Equip Super insists on ‘rigorous’ trustee selection process
| 13 August 2018
Equip Super has a rigorous process for trustee selection that centres around a skills assessment. It’s something the fund stuck with even when it caused a potential merger to fail because Energy Super’s trustees did not want to engage in it, Equip chair Andrew Fairley said.
“The Equip Super board has no regard for where you’ve come from – whether employer, employee, union representative or an independent – each prospective trustee has to go through the same rigorous process to become a board member,” Fairley said. “The reason the Energy Super merger didn’t proceed was because the trustees of Energy Super were not prepared to go down that process.”
The Royal Commission into Misconduct in the Banking, Superannuation and Financial Services Industry heard on Friday that merger talks between the two funds were scuppered after a disagreement over board composition.
Fairley said that, despite this, the $15.5 billion Equip Super wanted to pursue more mergers and has a strategy to be a $35 billion fund by 2025.
The fund has saved members $12 million in the first year following its merger with Rio Tinto Staff Super Fund in July last year, and its management expense ratio has gone from 92 to 88 basis points.
Fairley told Investment Magazine that the only criteria the Energy Super board thought was appropriate for trustee selection was a measure of “fit and proper”, which is a self-selection process.
“I am concerned there are a number of trustees and executives who are reticent to discuss mergers because there will be no role for them in the new regime. This is why we have a long tail in this industry,” Fairley said. “This is one reason we went to [the Australian Prudential Regulation Authority] APRA three years ago for an extended public offer licence, so we could be trustees of more than one fund.
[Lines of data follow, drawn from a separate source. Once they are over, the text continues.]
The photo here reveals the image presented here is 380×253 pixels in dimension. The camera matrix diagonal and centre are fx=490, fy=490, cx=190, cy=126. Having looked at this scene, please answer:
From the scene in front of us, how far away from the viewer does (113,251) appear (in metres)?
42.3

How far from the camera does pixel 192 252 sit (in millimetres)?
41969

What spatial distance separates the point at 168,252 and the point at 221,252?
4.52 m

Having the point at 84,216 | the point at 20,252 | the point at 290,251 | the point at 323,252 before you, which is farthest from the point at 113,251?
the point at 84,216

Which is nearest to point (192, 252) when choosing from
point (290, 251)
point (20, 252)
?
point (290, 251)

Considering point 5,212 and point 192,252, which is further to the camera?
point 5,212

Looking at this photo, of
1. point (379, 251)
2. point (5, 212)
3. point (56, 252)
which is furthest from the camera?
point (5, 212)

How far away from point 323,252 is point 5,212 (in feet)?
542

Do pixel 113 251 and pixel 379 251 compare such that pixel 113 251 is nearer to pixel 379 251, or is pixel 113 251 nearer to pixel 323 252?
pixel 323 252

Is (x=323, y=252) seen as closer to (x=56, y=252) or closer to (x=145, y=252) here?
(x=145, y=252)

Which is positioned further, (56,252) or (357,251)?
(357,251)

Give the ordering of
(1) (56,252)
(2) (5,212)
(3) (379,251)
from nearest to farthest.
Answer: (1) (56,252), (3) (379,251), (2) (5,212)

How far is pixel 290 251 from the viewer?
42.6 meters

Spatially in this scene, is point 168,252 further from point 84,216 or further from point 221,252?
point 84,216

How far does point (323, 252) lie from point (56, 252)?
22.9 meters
I have had a number of discussions with funds where it is evident to me that unless they can place trustees or executives, they won’t have the conversation.”
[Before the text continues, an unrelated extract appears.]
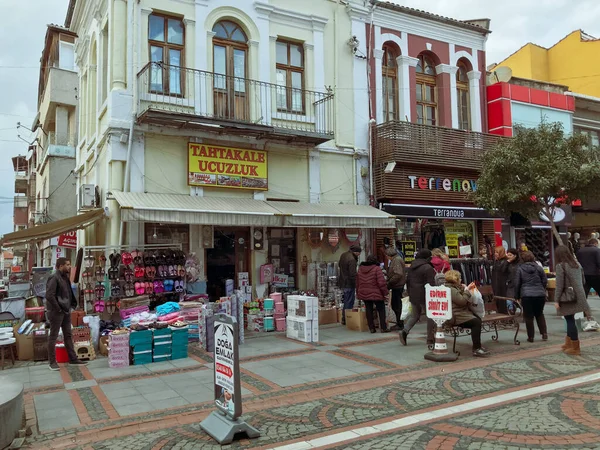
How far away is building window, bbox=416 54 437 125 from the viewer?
15.6 meters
Fairley said the core skills required on a trustee board involved strategy, investment, actuarial concerns, audit, risk and finance, human resources and management, legal and governance, and disruption.
In 2014, the Equip Super board, which is made up of three member directors, three employer directors, and three independent directors, conducted a skills assessment using a matrix developed in consultation with Heidrick & Struggles.
This assessed what skills were needed to manage the then-$7 billion Equip Super – what skills it had and what was missing.
The fund now has an electoral process and skills filter for its board appointments. Included is a test for “fit and proper” and an independent assessment of investment skill, risk and compliance, and generalist knowledge, depending on the position.
“We have now moved to a point where we are most likely to get the right people,” said Fairley, who was appointed independent chair nine years ago.
The fund also uses an external consultant, which at the moment is PwC, to assess the board’s skills make-up independently.
Equip Super’s aim with the Energy Super merger was the formation of a national energy fund, the same way HESTA is a national health professionals fund.
“If we had the Queensland and Victoria energy funds merged together, we could go to NSW and discuss a merger,” Fairley said. “There could be great benefit through a national energy fund.”
That didn’t even get to the first stage, he said.
“[A merger] might have meant some of those trustees wouldn’t have been appointed,” he said.